[[ Text segment, beginning ]]

Sunday, September 30, 2018

Miller’s “All My Son’s” Still Packs a Solid Punch.


There’s something about watching the dynamics between Joe and Kate Keller, characters in Arthur Miller’s 1942 Tony Award winning play “All My Sons” that’s a bit off.

Mark Solz as Joe Keller and Allison Macdonald as Kate Keller
In 1942 this country was at war. According to an article brought to Miller’s attention regarding faulty airplane parts, Miller penned “All My Sons” and put real faces and real consequences on amoral actions all done for the sake of the all- mighty buck. The domino effect was imminent death to those brave service men flying plane’s with faulty equipment.

“All my sons” is a drama and a tragedy with humanitarian fallout that sent shockwaves throughout the world, the Keller family and their small, incubated neighborhood community.  

Joe Keller and his best friend, next-door neighbor and business partner Steve Deever, owned a manufacturing plant that was government contracted to manufacture and supply airplane parts to the US Army.

At some point in time, when the aircraft engine cylinders were in high demand and the partners were under pressure to satisfy their government contract, defective parts (there were cracks in the cylinder heads) were among those shipped and placed into war aircraft.

It just so happened that on that fateful day Joe, who had never been sick a day in his life, or for that matter, missed a days work called in sick. When Steve called Joe at home to see what he should do, Joe told him to ship the engines, flaws and all.

It was later discovered that because of the defective parts twenty-seven planes went down killing all aboard. Both men were arrested and accused of selling faulty parts. Joe managed an appeal claiming that he never spoke with Steve and that Steve acted on his own.
Allison Macdonald and Mark Solz
Joe was set free leaving Steve to serve out the jail sentence. Both Steve’s children, son George and daughter Ann, close neighbors of the Keller’s, disowned their father.

But things were about to change as we pick up the story three and a half years later 1947, in Joe’s sprawling backyard (Skyler Hill and a dozen or so helpers with construction) where both Ann, whom we learn is planning on marrying Chris, (she was Larry’s fiancée) and George who has broken his vow of silence with his father (he is now a NY attorney) stand face to face with the past, present and future.

[[ Text segment, end ]]

• Complete the following
A: Answer these questions from the review of "All My Sons," one per line:
(i) What flaw did the defective parts have?
(ii) How many planes went down because of the defective parts?
(iii) What does George now do for a living?
B: Rewrite the review of "All My Sons" from "At some point" to "flaws and all.", putting "Army contract" in place of "government contract".
C: Write the next part of the review of "All My Sons," picking up after its final sentence.

[[ Supplied information, beginning ]]

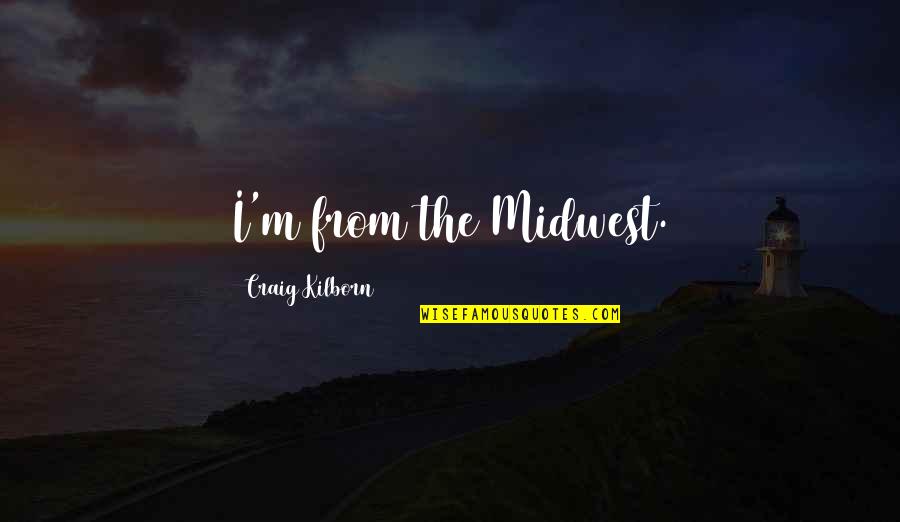 I'm from the Midwest.

Craig Kilborn

WISEFAMOUSQUOTES.COM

[[ Supplied information, end ]]

• Responses to the exercise
A:
(i) There were cracks in the cylinder heads.
(ii) Twenty-seven planes went down.
(iii) He is now a NY attorney.

B:
At some point in time, when the aircraft engine cylinders were in high demand and the partners were under pressure to satisfy their Army contract, defective parts (there were cracks in the cylinder heads) were among those shipped and placed into war aircraft.

It just so happened that on that fateful day Joe, who had never been sick a day in his life, or for that matter, missed a days work called in sick. When Steve called Joe at home to see what he should do, Joe told him to ship the engines, flaws and all.

C:
Chris is now in the family business but carries that guilt with him always.  Kate, Joe’s wife still believes that Larry is alive and won’t even acknowledge that he might have died. Every one tiptoes around her so as not to upset the applecart. Kate knows that if she admits Larry’s death, she is in essence acknowledging Joe’s guilt in the matter.

Had Miller been alive today, he might have picked up on the scandal surrounding the automobile industry and the defective work some companies shoved under the rug and pretending not to notice. Cars with defective airbags were on the road and consumers were dying as a result of the flaws. Years after the fact the Feds finally got around to holding hearings and recalls.  

Miller’s 1947 play ran for only 328 performances but still managed to win the Tony Award for Best Author and Best Director of a Play. His criticism of the American Dream, that caused the downfall of Keller and the destruction of his family lies at the heart of “All My Sons”. It was the main reason Miller was called before the House Committee on Un American Activities in the 50’s. He was called out for his left leaning thinking and critique of greed and mendacity.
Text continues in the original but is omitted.